We don't mean to suggest that members of the Jordan school board don't work hard at their part-time public service. But when they are rewarded with health insurance worth $17,000 a year at the same time that raises in schoolteachers' take-home pay are whittled away by the rising health-insurance premiums they pay, something is out of joint.

The worst example of this sort of thing is the U.S. Senate, a club of multimillionaires who claim to speak for the people of the United States. They have given themselves gold-plated, taxpayer-funded health insurance. Then many of them - are you reading this, Bob Bennett? - have the cheek to argue that if only Americans could get a bigger tax deduction for a medical savings account, everything would be jake.

Tell that to someone who is working several part-time jobs to try to support a family and isn't eligible to buy employer-based health insurance at any price.

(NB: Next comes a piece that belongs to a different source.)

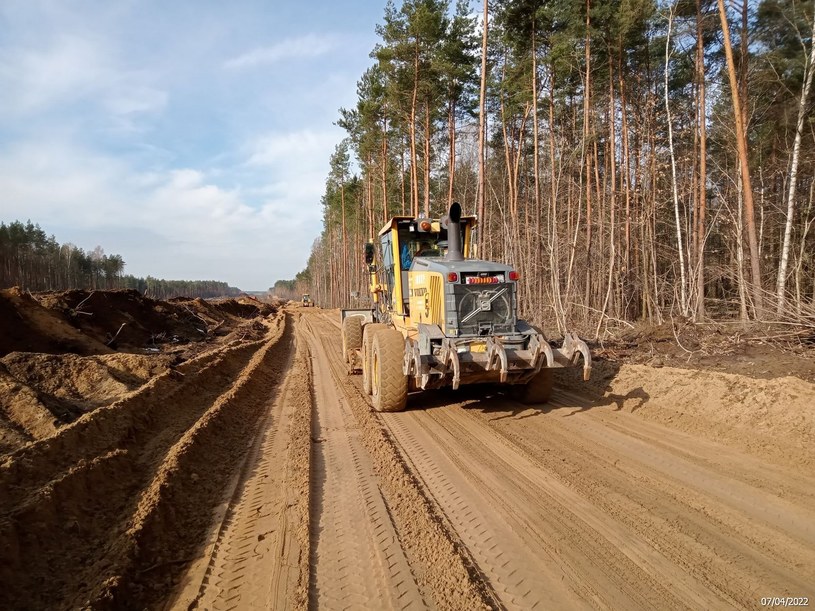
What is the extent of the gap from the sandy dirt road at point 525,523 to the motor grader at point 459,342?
2.84 ft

The Utah Legislature reformed its taxpayer-funded health insurance benefits a few years ago after a public outcry, but the current arrangement still would make most workers in the private sector sick with envy.

We believe that part-time elected officials should be compensated for some of the economic sacrifices they undoubtedly make in the cause of public service. But taxpayer-funded health insurance should be off the table.

Taxpayer-funded health insurance should be off the table.